FASTER, PLEASE: Supreme Court Seems Ready to Overturn 9th Circus’ Judge-Made Law That Homeless People Are Allowed to Sleep On the Streets (At Least Until Cities Build Free Houses for Every Single Homeless Person).

One (1) aspect of the downfall of California isn’t actually Gavin Newsom’s doing, unbelievably enough. Cities on the west coast allow permanent homeless encampments because the leftwing circus called the Ninth Circuit Court of Appeals decided to make up their own laws and imposed the rule that homeless people must be permitted to camp wherever they like, until and unless governments create housing for all of them.

The Supreme Court is finally getting around to reviewing this lawless ruling.

However, California is still going to California: Santa Monica okays $1M per unit homeless housing project after audit found state wasted billions on crisis.

A new state audit shows that the effectiveness of California’s homeless programs, on which the state spent $24 billion over five years was not consistently tracked.

Santa Monica city officials last week approved a multimillion-dollar apartment unit for the homeless just days after the release of an audit which found California could not account for the $24 billion it spent on the state’s burgeoning homeless crisis.
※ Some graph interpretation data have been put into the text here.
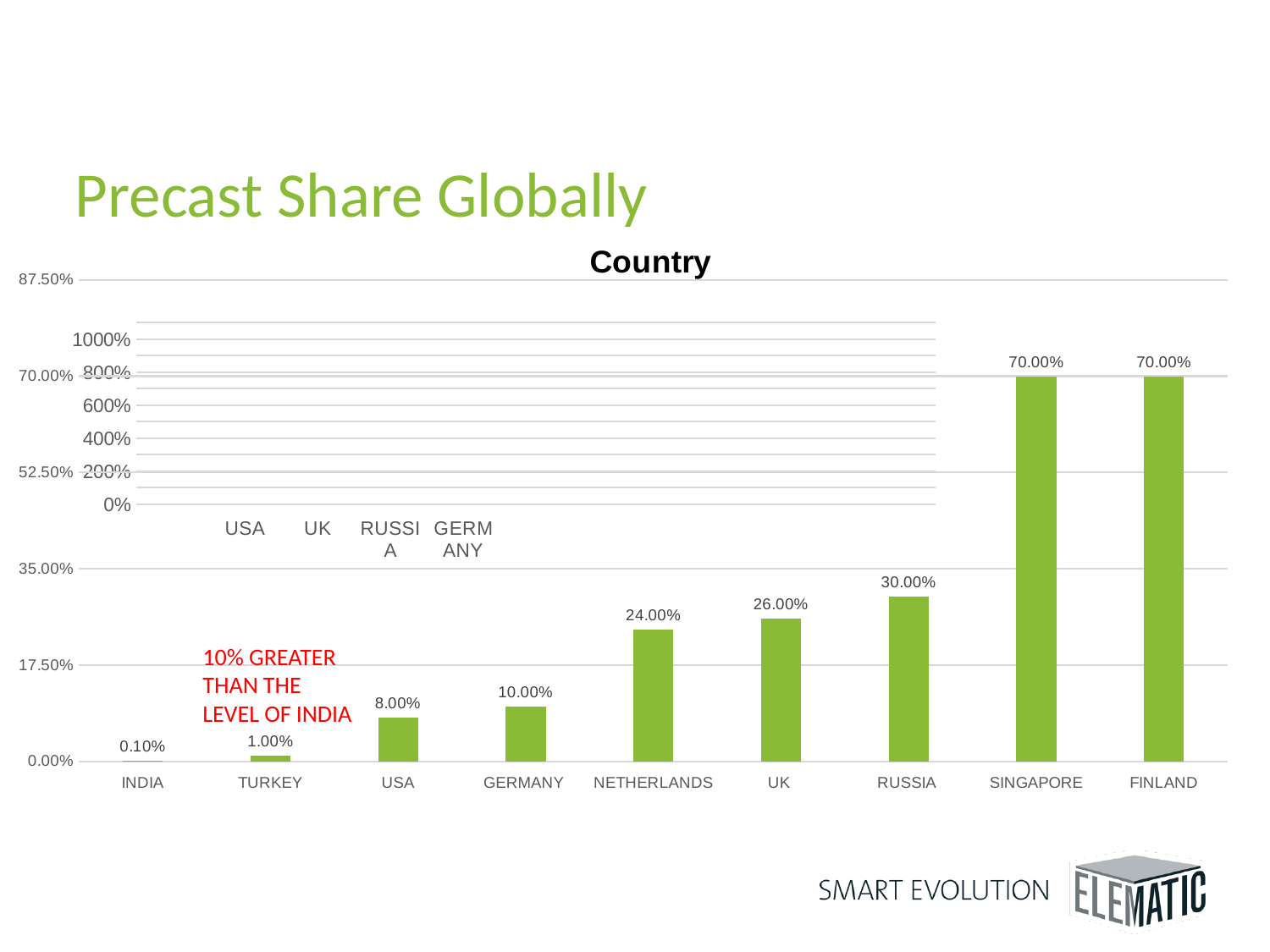
In the 'Country' chart, do the values generally rise or fall from left to right? rise In the 'Country' chart, what is the value for India? 0.10% In the 'Country' chart, which is larger, the value for UK or the value for Netherlands? UK In the 'Country' chart, is the value for Germany greater or less than 17.50%? less In the 'Country' chart, what is the value for Netherlands? 24.00% In the 'Country' chart, which countries share the highest value? Singapore and Finland What kind of chart is the 'Country' chart? bar chart In the 'Country' chart, what is the difference between the values for Russia and UK? 4.00% In the 'Country' chart, which country has the lowest value? India How many countries are shown in the 'Country' chart? 9 In the 'Country' chart, what is the difference between the values for Finland and Russia? 40.00% In the 'Country' chart, what is the value for Russia? 30.00%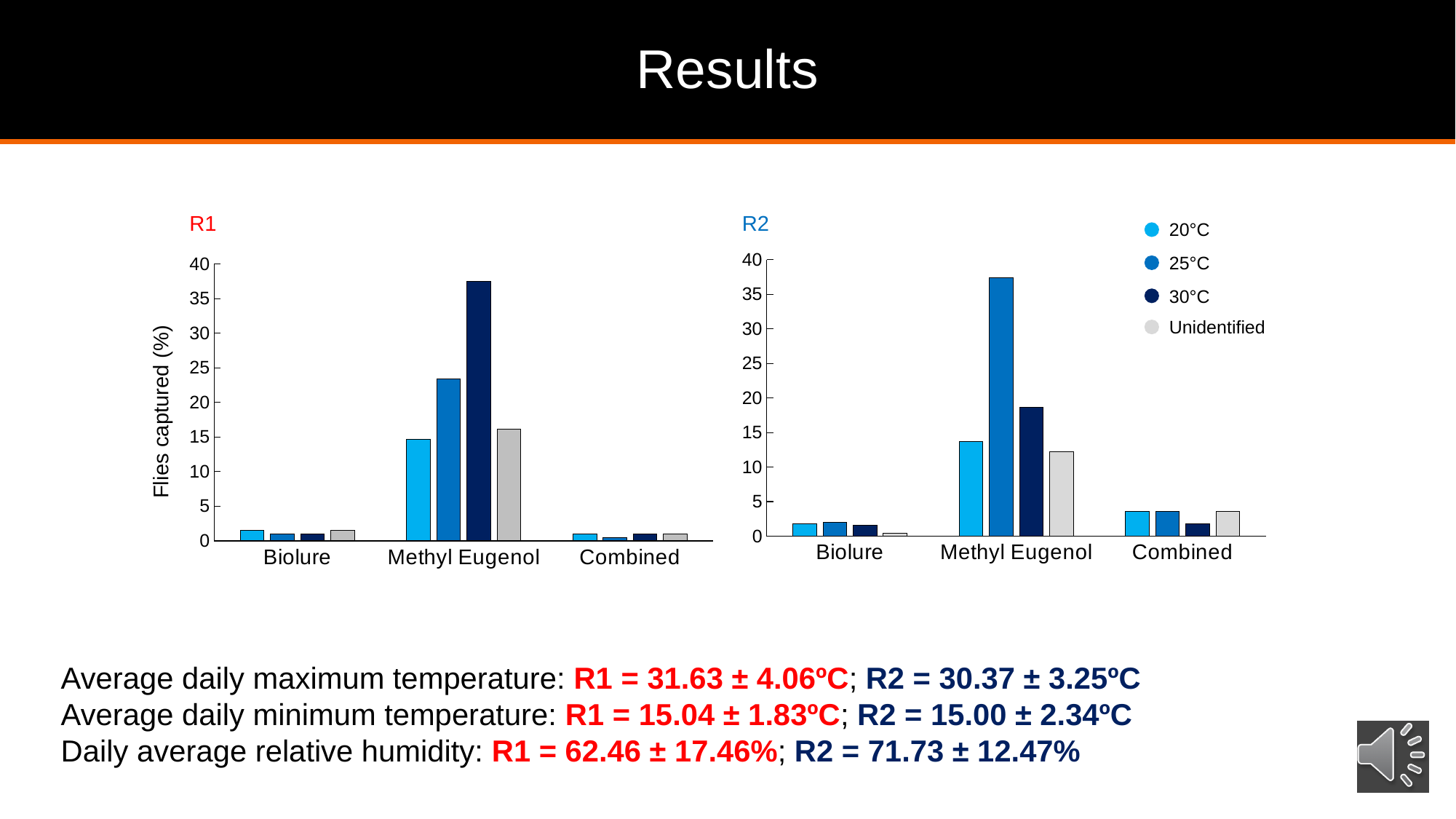
In the R2 chart, which is larger for Methyl Eugenol: the 20°C bar or the 30°C bar? 30°C How many categories are shown on the x axis of the R2 chart? 3 In the R1 chart, which series has the highest bar for Methyl Eugenol? 30°C In the R1 chart, which category has the highest bars overall? Methyl Eugenol What is the y-axis label of the R1 chart? Flies captured (%) Which series is shown in grey in the legend? Unidentified In the R2 chart, which series has the highest bar for Methyl Eugenol? 25°C In the R2 chart, is the value for Methyl Eugenol at 30°C greater or less than 20? less How many series does the legend list for the charts? 4 In the R1 chart, is the value for Methyl Eugenol at 30°C greater or less than 35? greater What kind of chart is the R1 chart? bar chart In the R1 chart, is the value for Methyl Eugenol at 25°C greater or less than 20? greater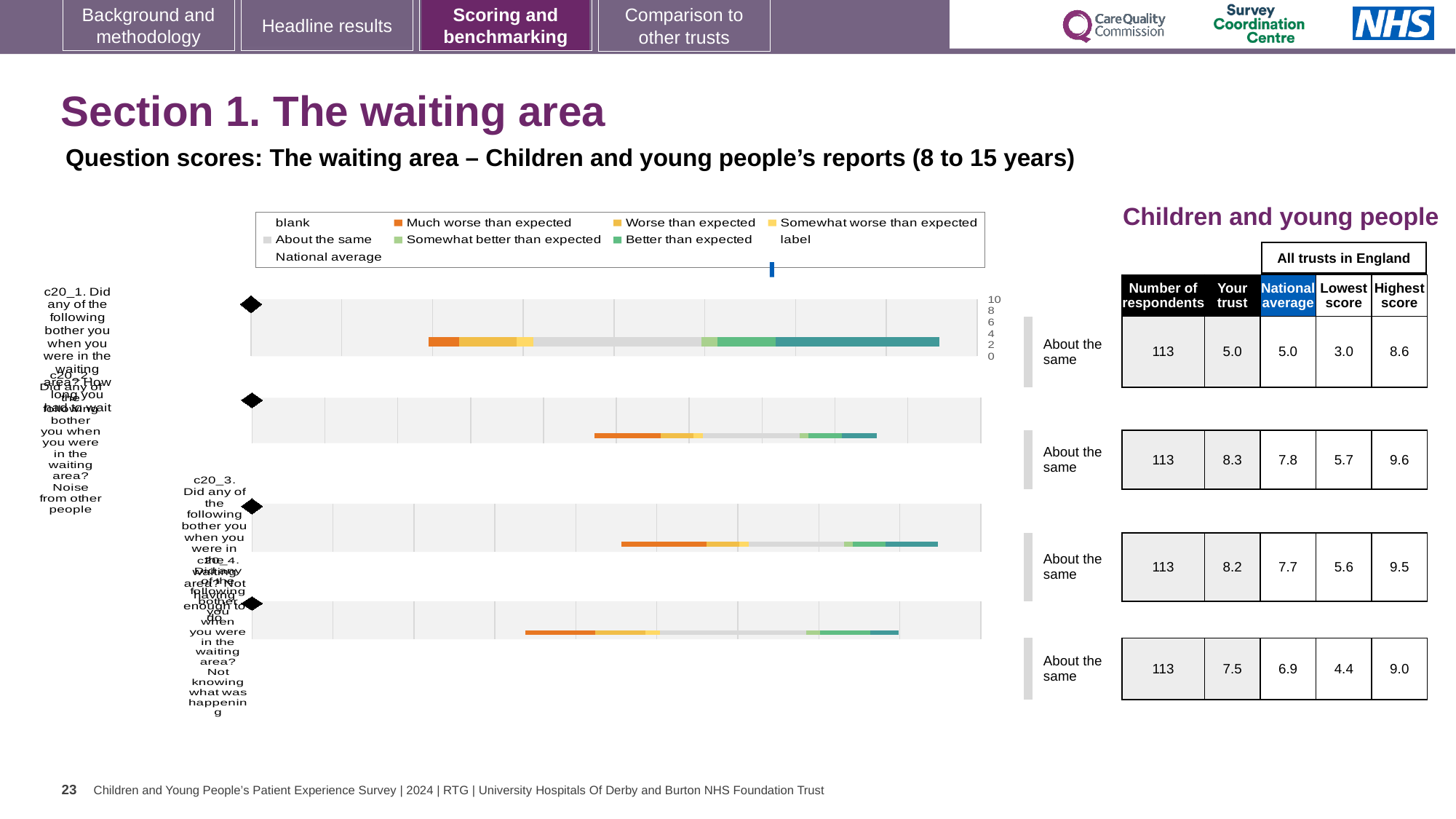
According to the table next to the charts, what is the national average for question c20_4? 6.9 What kind of chart is used to show the question scores on this slide? bar chart How many separate bar charts (one per question) are shown on the slide? 4 According to the table next to the charts, what is the highest score for question c20_3? 9.5 What benchmark category label is shown beside each of the four bar charts? About the same Which question has the lowest 'Your trust' score in the table next to the charts? c20_1 Which question has the highest 'Your trust' score in the table next to the charts? c20_2 What is the difference between the 'Your trust' score and the national average for question c20_2 in the table next to the charts? 0.5 What is the highest tick value shown on the axis of the top bar chart? 10 According to the table next to the charts, what is the 'Your trust' score for question c20_2? 8.3 According to the table next to the charts, what is the 'Your trust' score for question c20_1? 5.0 In the legend, which colour represents 'Much worse than expected'? orange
The 122-unit building for the homeless will include a mix of studio, one, two and three-bedroom apartments, along with ground floor retail and residential and commercial parking spaces.

A design concept available on the city’s website shows that the multi-apartment unit will cost more than $123 million, for a cost of just over $1 million each for the 122 apartments. A second design concept would have cost even more, north of $200 million for 196 units.

PREVIOUS COVERAGE: California hasn’t been tracking homeless programs’ effectiveness, audit finds

“Moving forward in bringing affordable and permanent supportive housing to city-owned land is a key step in our strategy to fulfill our Housing Element requirements,” Mayor Phil Brock said. “I look forward to the next steps and ultimately seeing families move into these new homes and thrive.”

The measure was approved days after the release of an audit which indicated the state had spent around $24 billion between 2018 and 2023 to tackle homelessness – but did not consistently track whether the huge outlay of public money did anything to actually improve the problem.